L’usage de l’arme n’était pas « proportionné »

Arrivé à hauteur de la Mercedes immatriculée en Pologne conduite par Nahel Merzouk, l’un des policiers, qui s’est penché à l’intérieur de l’habitacle arme à la main, a effectué des gestes « non conformes aux gestes techniques de sécurité et d’intervention enseignés ».

Au moment où le jeune homme redémarre son véhicule « à une vitesse réduite », estime la Défenseure des droits sur la base de témoignages, de vidéos et de rapports d’expertise d’accidentologie, cela ne constitue pas « un péril imminent pour les agents, lesquels ne se trouvaient pas sur la trajectoire » de la voiture.

« Elle considère ainsi que l’usage d’une arme n’était pas absolument nécessaire » ni « proportionné », relève l’autorité indépendante. « Au regard de l’ensemble des manquements déontologiques constatés, elle saisit le ministre de l’Intérieur afin qu’il engage une procédure disciplinaire à l’encontre de chacun des agents », conclut la décision.

L’avocate de la famille dénonce « la protection » des policiers

Pour Me Frank Berton, l’avocat de la mère de Nahel, Mounia Merzouk, ce rapport « s’étonne à juste titre en interpellant le ministre de l’Intérieur quant à l’absence de poursuites disciplinaires contre les policiers qui, selon elle, auraient dû être engagées depuis bien longtemps ».
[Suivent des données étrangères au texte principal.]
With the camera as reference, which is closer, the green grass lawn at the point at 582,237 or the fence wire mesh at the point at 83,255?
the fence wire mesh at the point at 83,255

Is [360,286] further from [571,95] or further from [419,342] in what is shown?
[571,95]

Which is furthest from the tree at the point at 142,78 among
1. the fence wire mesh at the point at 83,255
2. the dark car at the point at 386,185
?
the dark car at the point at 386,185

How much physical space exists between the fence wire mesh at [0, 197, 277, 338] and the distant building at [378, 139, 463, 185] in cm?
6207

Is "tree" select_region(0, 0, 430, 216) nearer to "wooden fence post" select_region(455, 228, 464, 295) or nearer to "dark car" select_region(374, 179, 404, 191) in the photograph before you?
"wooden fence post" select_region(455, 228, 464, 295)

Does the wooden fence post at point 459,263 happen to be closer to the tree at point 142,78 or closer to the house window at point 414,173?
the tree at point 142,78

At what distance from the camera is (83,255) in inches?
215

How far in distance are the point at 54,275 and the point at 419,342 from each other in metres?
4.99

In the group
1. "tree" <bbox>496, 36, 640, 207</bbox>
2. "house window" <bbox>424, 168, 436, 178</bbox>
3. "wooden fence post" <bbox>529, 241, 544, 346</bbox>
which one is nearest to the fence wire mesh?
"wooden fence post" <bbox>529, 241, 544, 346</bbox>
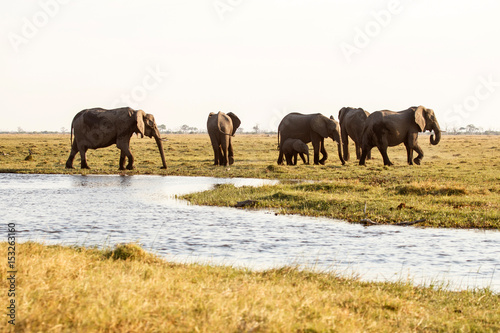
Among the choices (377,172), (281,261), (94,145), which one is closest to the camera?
(281,261)

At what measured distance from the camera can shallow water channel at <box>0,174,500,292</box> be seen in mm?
10969

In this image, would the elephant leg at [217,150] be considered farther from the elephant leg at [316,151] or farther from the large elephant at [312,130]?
the elephant leg at [316,151]

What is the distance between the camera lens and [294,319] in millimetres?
6969

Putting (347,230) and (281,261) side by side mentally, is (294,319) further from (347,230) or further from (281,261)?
(347,230)

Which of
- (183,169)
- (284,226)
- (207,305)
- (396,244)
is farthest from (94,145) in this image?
(207,305)

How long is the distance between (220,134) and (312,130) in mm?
5553

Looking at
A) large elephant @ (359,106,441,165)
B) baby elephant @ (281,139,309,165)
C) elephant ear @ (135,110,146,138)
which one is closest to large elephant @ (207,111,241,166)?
baby elephant @ (281,139,309,165)

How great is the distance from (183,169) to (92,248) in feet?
70.7

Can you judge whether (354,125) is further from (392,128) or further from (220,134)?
(220,134)

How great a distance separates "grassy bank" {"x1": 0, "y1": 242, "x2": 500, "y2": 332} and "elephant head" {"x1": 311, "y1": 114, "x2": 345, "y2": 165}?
26072 millimetres

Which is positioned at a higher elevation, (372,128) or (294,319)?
(372,128)

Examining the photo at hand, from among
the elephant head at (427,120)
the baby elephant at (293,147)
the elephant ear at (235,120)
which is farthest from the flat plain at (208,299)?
the elephant ear at (235,120)

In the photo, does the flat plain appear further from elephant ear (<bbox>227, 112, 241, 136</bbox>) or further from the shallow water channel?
elephant ear (<bbox>227, 112, 241, 136</bbox>)

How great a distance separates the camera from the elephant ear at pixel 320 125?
35625 mm
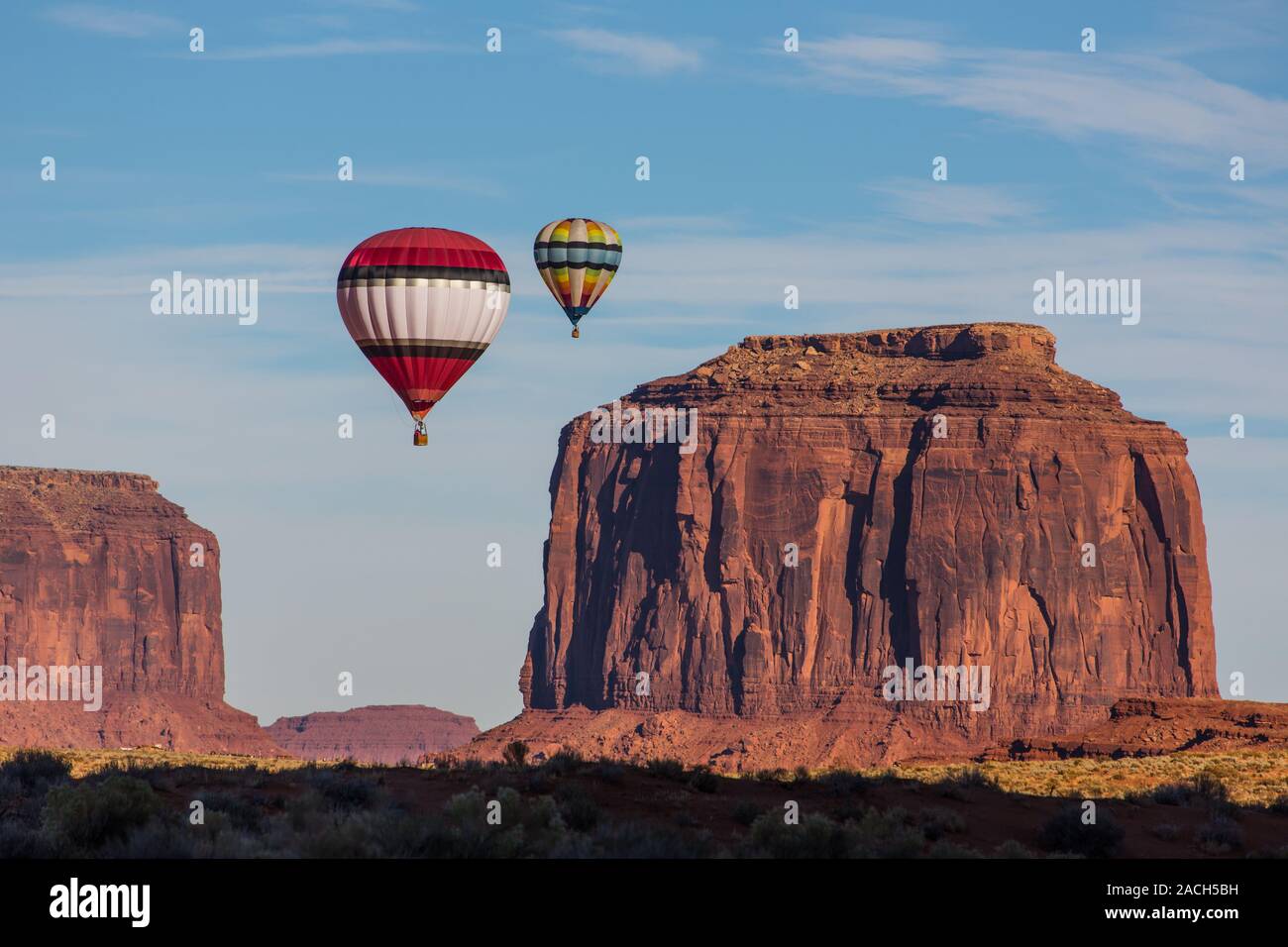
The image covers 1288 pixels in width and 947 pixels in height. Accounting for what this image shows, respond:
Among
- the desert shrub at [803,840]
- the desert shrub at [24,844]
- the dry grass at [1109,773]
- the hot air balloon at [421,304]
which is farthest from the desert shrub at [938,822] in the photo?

« Une nouvelle fois, c’est la démonstration d’une protection assez scandaleuse de certains fonctionnaires de police qui pourtant ont commis de graves manquements et fautes », a-t-il ajouté auprès de l’AFP.

« La famille (...) a été choquée que ce policier (l’auteur du tir) n’ait jamais été sanctionné par sa hiérarchie et qu’il ait au contraire été soutenu et réintégré », a abondé Me Margot Pugliese, qui représente plusieurs membres de la famille.

Énième rebondissement judiciaire

L’issue judiciaire de l’affaire a par ailleurs connu un énième rebondissement la semaine dernière : la Cour de cassation, plus haute juridiction judiciaire française, a annulé la requalification des faits en violences pour le policier auteur du tir, rouvrant la voie à un possible procès pour meurtre de ce dernier.

L’affaire est donc renvoyée devant la cour d’appel de Versailles, qui doit statuer de nouveau sur le chef pour lequel est renvoyé le policier. Sollicité par l’AFP, son avocat n’a pas souhaité réagir.

La Cour de cassation a en revanche validé la semaine dernière le non-lieu pour le second policier présent lors de l’intervention. « La justice a donc reconnu, malgré l’acharnement des parties civiles, qu’il n’avait jamais commis la moindre infraction lors de cette intervention », a déclaré vendredi à l’AFP son avocate, Me Pauline Ragot.

Interrogé, le ministère de l’Intérieur n’a pas réagi dans l’immédiat.